— start Material supplied —

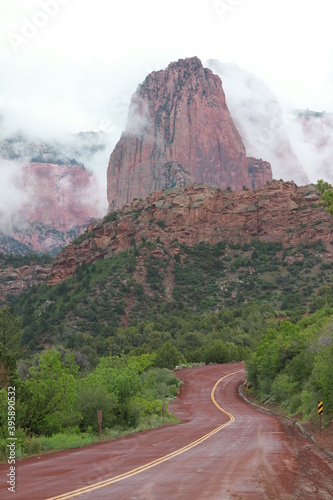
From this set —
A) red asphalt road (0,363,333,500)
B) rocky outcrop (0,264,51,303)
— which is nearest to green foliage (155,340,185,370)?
red asphalt road (0,363,333,500)

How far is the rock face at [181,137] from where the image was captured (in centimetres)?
17112

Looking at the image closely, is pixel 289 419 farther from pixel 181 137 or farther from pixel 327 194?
pixel 181 137

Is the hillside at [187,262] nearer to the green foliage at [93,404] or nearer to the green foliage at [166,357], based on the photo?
the green foliage at [166,357]

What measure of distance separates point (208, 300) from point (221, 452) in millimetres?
77371

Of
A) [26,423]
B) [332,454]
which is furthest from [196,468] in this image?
[26,423]

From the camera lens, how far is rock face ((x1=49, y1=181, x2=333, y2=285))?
106 metres

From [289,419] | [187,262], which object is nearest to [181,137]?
[187,262]

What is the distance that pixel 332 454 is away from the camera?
50.2 feet

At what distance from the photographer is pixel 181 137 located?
172 m

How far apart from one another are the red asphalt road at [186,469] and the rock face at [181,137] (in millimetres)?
147453

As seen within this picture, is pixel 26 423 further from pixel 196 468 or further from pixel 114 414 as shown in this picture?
pixel 196 468

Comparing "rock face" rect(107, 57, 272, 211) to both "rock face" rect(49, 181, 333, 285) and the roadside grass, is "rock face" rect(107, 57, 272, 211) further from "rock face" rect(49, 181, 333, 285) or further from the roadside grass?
the roadside grass

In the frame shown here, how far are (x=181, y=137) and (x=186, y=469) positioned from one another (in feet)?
542

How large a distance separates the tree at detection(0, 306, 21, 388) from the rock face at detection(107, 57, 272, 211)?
14543 centimetres
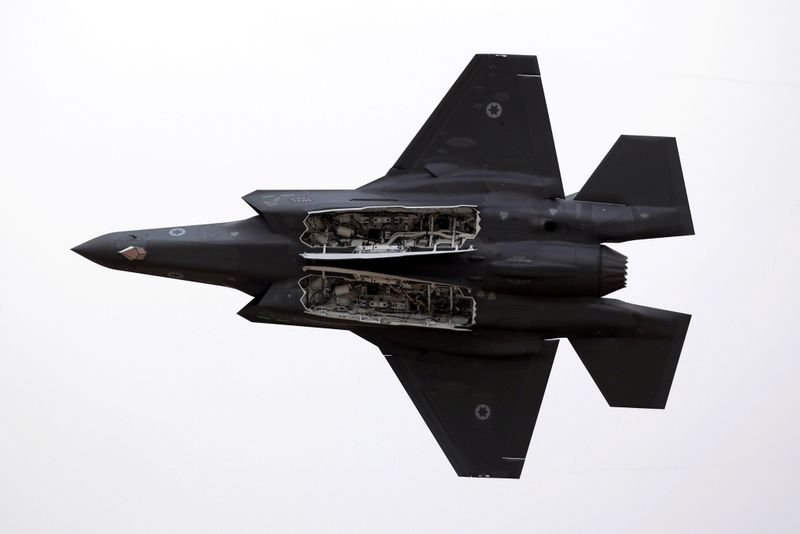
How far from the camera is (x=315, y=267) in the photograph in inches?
860

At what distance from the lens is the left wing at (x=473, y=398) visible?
2233 centimetres

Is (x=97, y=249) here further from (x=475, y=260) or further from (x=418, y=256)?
(x=475, y=260)

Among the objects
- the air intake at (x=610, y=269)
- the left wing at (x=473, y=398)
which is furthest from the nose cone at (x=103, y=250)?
the air intake at (x=610, y=269)

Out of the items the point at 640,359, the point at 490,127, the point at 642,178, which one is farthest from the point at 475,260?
the point at 640,359

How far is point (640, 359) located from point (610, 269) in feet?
5.06

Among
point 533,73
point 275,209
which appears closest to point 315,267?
point 275,209

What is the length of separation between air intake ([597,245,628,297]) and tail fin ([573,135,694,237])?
2.59 feet

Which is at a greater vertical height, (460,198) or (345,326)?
(460,198)

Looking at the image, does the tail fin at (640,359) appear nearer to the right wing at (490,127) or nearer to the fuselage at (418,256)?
the fuselage at (418,256)

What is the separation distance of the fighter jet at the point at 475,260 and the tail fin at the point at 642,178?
0.07 feet

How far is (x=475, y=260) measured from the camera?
2138 cm

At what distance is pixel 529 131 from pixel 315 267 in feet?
11.9

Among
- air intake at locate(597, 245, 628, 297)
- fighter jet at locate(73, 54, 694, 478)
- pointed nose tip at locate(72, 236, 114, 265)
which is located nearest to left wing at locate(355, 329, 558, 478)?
fighter jet at locate(73, 54, 694, 478)

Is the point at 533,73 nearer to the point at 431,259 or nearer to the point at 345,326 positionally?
the point at 431,259
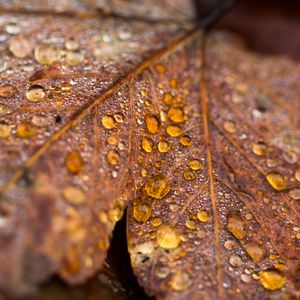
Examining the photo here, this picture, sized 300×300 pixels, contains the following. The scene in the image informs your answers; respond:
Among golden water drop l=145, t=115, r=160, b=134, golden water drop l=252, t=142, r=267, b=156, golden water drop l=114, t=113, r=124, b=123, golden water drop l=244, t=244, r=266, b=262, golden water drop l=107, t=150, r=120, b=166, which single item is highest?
golden water drop l=114, t=113, r=124, b=123

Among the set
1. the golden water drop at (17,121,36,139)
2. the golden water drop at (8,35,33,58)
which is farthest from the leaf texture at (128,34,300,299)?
the golden water drop at (8,35,33,58)

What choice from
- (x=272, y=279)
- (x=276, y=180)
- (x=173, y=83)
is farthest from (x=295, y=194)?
(x=173, y=83)

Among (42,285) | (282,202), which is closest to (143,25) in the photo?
(282,202)

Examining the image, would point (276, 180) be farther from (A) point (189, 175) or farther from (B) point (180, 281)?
(B) point (180, 281)

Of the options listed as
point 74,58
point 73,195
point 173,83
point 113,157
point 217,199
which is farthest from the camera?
point 173,83

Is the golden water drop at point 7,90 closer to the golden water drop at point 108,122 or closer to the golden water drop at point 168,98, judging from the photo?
the golden water drop at point 108,122

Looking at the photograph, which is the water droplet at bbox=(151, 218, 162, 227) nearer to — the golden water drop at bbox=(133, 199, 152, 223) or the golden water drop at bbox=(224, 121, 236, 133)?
the golden water drop at bbox=(133, 199, 152, 223)
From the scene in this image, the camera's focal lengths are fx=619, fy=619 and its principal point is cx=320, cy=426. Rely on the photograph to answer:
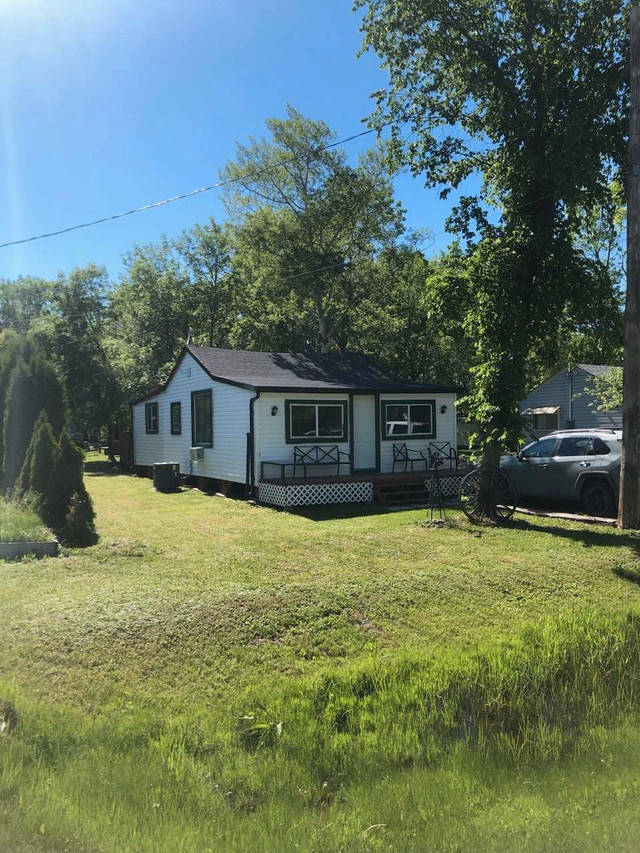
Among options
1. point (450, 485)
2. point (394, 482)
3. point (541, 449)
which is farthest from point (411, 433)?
point (541, 449)

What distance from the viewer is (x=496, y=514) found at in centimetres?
1073

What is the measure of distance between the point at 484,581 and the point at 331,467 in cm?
852

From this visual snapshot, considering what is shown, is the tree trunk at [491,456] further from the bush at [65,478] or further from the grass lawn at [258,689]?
the bush at [65,478]

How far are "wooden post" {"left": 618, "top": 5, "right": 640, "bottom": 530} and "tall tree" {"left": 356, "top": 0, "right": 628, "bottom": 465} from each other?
87 cm

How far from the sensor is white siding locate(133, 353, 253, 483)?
1512 centimetres

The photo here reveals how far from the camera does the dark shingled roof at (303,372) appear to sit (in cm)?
1529

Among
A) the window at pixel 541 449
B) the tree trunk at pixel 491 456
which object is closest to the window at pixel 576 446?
the window at pixel 541 449

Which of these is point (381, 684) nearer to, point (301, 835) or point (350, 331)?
point (301, 835)

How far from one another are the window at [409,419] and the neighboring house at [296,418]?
27 millimetres

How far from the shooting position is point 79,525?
852 centimetres

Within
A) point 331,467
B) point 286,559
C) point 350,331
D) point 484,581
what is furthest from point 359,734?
point 350,331

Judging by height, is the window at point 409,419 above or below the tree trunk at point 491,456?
above

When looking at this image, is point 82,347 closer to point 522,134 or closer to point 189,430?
point 189,430

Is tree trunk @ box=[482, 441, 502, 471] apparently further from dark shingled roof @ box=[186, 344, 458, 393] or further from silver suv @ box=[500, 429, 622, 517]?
dark shingled roof @ box=[186, 344, 458, 393]
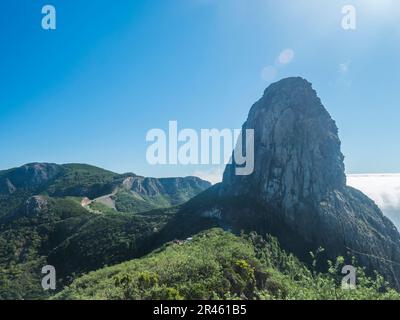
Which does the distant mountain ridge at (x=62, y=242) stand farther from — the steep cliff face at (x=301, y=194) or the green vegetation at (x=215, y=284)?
the green vegetation at (x=215, y=284)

— end Material supplied —

Goal
Rewrite the lines of the material from the line with "Which does the" up to and including the last line as a Markdown table, skipping blank lines. Use a Row column for the row number and a Text column for the line.

Reply
| Row | Text |
|---|---|
| 1 | Which does the distant mountain ridge at (x=62, y=242) stand farther from — the steep cliff face at (x=301, y=194) or the green vegetation at (x=215, y=284)? |
| 2 | the green vegetation at (x=215, y=284) |